第一章 後宮守翡翠、後宮を死守できず。 ⑧

 確かに秀亥の言う通りではある。そして、彼が旺柳のことを思いやってそう言ってくれる気持ちも分かる。


 だが、やはり旺柳には迷いがあったのだ。後宮は解体するにしても、そこに居る者たちは解放してもいいのではないか。生かして遺恨が残り、その遺恨が後々自分の首を絞めることになる、と言われれば、確かにそのようなこともあるかとは思うのだが。

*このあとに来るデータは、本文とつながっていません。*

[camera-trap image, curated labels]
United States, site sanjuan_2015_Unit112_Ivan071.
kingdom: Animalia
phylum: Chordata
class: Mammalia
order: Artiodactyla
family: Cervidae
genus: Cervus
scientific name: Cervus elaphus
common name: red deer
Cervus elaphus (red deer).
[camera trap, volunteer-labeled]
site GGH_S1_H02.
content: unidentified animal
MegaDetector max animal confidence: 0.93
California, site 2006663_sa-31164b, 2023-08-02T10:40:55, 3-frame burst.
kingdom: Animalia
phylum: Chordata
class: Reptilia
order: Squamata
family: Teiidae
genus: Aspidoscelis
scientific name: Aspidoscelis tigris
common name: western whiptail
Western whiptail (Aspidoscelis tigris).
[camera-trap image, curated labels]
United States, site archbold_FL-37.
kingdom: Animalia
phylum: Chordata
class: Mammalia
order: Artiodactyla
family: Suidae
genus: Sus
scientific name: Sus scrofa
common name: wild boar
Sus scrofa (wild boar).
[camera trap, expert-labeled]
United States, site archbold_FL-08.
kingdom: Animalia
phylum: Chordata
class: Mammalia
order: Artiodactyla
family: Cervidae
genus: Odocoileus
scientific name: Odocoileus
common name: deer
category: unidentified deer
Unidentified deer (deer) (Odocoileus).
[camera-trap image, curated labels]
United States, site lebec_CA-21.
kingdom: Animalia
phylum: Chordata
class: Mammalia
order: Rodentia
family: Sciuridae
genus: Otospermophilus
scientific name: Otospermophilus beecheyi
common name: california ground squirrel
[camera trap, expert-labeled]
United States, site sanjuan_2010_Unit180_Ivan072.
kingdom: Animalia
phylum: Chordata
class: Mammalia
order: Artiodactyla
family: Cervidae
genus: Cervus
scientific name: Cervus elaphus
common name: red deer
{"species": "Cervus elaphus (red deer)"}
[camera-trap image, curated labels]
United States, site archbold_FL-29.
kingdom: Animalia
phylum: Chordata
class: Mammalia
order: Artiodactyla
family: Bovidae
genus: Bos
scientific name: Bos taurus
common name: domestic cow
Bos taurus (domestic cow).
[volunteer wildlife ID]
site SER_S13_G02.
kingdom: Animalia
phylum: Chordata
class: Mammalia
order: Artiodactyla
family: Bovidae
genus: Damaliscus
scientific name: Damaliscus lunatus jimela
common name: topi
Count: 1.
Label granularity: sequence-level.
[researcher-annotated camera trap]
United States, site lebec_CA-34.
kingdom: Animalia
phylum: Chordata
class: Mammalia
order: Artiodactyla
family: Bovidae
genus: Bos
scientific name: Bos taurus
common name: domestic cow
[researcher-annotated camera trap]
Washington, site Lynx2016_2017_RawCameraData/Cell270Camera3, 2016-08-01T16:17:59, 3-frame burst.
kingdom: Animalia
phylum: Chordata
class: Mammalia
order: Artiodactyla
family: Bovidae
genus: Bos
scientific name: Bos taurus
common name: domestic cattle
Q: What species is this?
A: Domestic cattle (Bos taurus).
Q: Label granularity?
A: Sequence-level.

「新皇帝様はお忙しく、お前に会っているような暇はないのだ、と何度も断ったのですが、聞き入れず。それで、会えないのならばせめてこの文を皇帝に、と」

「文を?」

「はい、翡翠という名の官女なのですが」

「ひ、翡翠……?」


 その名前を聞いただけだけで、雷に打たれたような衝撃に身が震える。

 翡翠とは、無理やりに後宮に連れて行かれて、命を落とした旺柳の婚約者の名前だ。別れてから今まで、思い出さなかった日はない。


(まさか翡翠が生きて……いやいや、違う。ただ名が同じというだけではないか。単なる偶然だ。翡翠はもうこの世にいないのだから)


 しかし、その同名の翡翠が自分に向けて文を寄越したということは、なにかの暗示のような気がしてしまう。亡くなった翡翠からの自分への伝言のような……。


「くだらぬ、そんな文など読む必要はない」


 秀亥が警備兵からその文をひったくろうとするが、それより前に旺柳が素早く動き、警備兵から文を奪う。

 緊張のあまり自分の手の動きさえもどかしく、文へと目を落とす。婚約者と同名というだけでこれだけ動揺する自分をおかしく思うが、それだけ、旺柳にとって翡翠とはかけがいのない存在であり、生涯にひとりと心に刻んでいる女性だった。


 そして『新しく皇帝として立った方へ』との一文を見ただけで、心の鼓動が早くなり、胸が苦しくなった。


「そんなまさか……これは……間違いない。翡翠の文字だ……」


 文を持つ手が震える。

 字を目で追うだけで、その内容など微塵も頭に入って来なかった。


 私は翡翠よ、ここに居るのよ。


 そう訴えられているような気がした。そして、自分はそれを見つけたのだ、と。ようやく見つけたのだ、と。


「そんなはずはない。翡翠は後宮に行って間もなく死んだと、翡翠の家族が言っていたではないか」


 秀亥は否定するが、旺柳の興奮は収まらない。


「翡翠はお主に文字を習っていた。弟子の文字を間違えるはずがないな」


 旺柳は翡翠からの文を秀亥へと突きつけた。旺柳は不承不承それを受け取り目を落とす。


「確かに似ている……が、私には違うように思える。翡翠、という名を聞いてこれがあの翡翠のものだと思いたいだけではないか?」

「もしかして、翡翠から手ほどきを受けた者が、翡翠、という名を名乗っているのかもしれない」

「いや、そんな馬鹿な」

「どちらにしてもその官女に会って来る! 翡翠のことをなにか知っているかもしれない」


 そんな迷いなど捨てろと秀亥に言われていたが、翡翠が後宮でどのように暮らしているか知っている者がいたら話を聞きたいとかねてから思っていた。旺柳は秀亥が止めるのも聞かず、自分が皇帝という立場になったことすら忘れて、部屋から飛び出していった。